What have international capital flows brought us?

Brad DeLong writes:

It is not possible for a card-carrying neoliberal like me to wish for any but the most minor of controls to curb the most speculative of capital flows. Capital markets can get the allocation of investment badly wrong, but governments are likely to get it even worse, and the incentives to corrupt bureaucrats do need to be kept as low as possible. But the hope for a repetition of the late nineteenth-century experience, in which core investors’ money gave peripheral economies the priceless gift of cutting decades off the time needed for successful economic development, has–so far–proved vain.
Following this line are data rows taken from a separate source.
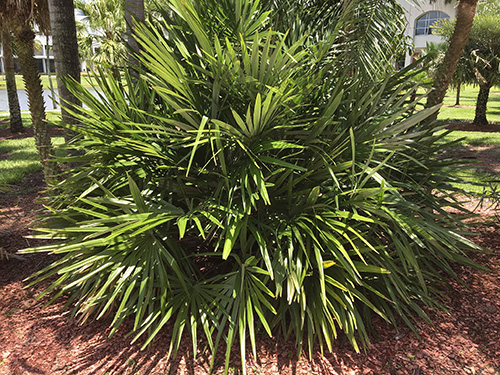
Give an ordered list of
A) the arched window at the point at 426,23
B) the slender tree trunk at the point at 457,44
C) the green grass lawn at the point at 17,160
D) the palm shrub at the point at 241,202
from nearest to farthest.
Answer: the palm shrub at the point at 241,202, the slender tree trunk at the point at 457,44, the green grass lawn at the point at 17,160, the arched window at the point at 426,23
The full post — worth reading — is a very thoughtful and indeed moving elegy to the nineteenth century. DeLong points out that today a good deal of international capital flows today to the United States, rather than to the poorer countries.

Nonetheless I am more optimistic about the contemporary potential for international capital movements to spur growth. Singapore moved from a run-down port to a wealthy country in a few decades, and the transition was driven largely by foreign investment. Malaysia has faced a rockier road but by historical standards must be judged a success. Most of Africa has stood still or regressed, but clearly domestic policies are the major culprit. The more serious counterexamples have been in the Latin countries, many of which have received significant foreign direct investment, yet without coming close to eliminating poverty.
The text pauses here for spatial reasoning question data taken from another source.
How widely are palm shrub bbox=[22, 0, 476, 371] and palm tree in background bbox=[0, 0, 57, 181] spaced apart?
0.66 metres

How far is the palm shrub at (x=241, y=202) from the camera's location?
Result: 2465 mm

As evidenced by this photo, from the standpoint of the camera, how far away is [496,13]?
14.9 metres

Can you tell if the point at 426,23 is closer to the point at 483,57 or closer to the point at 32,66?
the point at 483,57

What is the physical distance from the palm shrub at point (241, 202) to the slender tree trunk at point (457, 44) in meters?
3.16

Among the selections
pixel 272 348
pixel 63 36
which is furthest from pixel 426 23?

When it comes to China, we can see the glass as either half empty or half full:

China’s scorecard for attracting foreign investment reads like this: Trying hard, doing well, but could do even better. That is the assessment of a just-published OECD report, Investment Policy Review of China — Progress and Reform Challenges. In 2002, China became the world’s largest recipient of total foreign direct investment (FDI), attracting nearly $53 billion. That performance comes thanks to China’s progress on structural reforms, its accession to the World Trade Organization, and efforts to bring regulations in line with international standards.

So is China a counterexample to Brad’s claim? It depends how we count. It is only one country but of course over a billion people.
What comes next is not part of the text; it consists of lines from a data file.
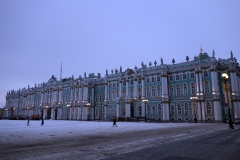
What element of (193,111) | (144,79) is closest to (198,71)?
(193,111)

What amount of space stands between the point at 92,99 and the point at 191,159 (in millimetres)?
67608

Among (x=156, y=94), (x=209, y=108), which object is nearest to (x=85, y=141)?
(x=209, y=108)

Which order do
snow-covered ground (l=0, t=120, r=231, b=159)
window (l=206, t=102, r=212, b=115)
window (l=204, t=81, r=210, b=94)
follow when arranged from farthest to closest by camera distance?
1. window (l=204, t=81, r=210, b=94)
2. window (l=206, t=102, r=212, b=115)
3. snow-covered ground (l=0, t=120, r=231, b=159)

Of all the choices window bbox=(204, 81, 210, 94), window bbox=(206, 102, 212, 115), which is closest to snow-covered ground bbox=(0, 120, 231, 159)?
window bbox=(206, 102, 212, 115)

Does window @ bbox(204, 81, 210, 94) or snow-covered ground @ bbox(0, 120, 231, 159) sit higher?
window @ bbox(204, 81, 210, 94)

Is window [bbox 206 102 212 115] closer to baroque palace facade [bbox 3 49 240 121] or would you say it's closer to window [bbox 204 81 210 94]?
baroque palace facade [bbox 3 49 240 121]

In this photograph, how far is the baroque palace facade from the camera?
47156 mm

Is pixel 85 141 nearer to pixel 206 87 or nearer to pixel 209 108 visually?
pixel 209 108

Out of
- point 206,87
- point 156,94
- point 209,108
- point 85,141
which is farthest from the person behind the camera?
point 156,94

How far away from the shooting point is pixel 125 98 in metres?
60.2

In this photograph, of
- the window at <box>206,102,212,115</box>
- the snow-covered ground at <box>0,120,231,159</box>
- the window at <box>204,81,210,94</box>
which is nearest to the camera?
the snow-covered ground at <box>0,120,231,159</box>

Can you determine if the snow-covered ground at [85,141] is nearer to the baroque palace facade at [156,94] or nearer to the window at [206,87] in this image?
the baroque palace facade at [156,94]

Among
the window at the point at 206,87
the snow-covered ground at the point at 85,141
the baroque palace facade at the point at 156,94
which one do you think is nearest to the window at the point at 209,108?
the baroque palace facade at the point at 156,94

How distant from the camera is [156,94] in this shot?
2197 inches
It also depends how we understand China. Liberalization has brought foreign investment, which has made its “low-wage-but-much-higher-than-before-wage” factories possible. My post immediately below cites research that finds much of the Chinese progress as coming from the shift of labor out of agriculture. This does not mean that capital flows had no role, since they helped make such a shift possible. We also should distinguish between total foreign investment and the per capita measure: “At $30 per capita, China receives less FDI than other major developing countries, such as Brazil with $195 per capita.” But of course foreign capital flows, and Chinese progress, have been concentrated in just a few regions of China.

What is the lesson? Foreign direct investment needs good domestic policies to translate into significantly higher living standards. When such policies are in place, it is amazing how far foreign direct investment can go. Even small per capita amounts of FDI can have a large and positive impact on individuals’ lives. Foreign capital flows have not lost their magic, but they will not lift all boats either.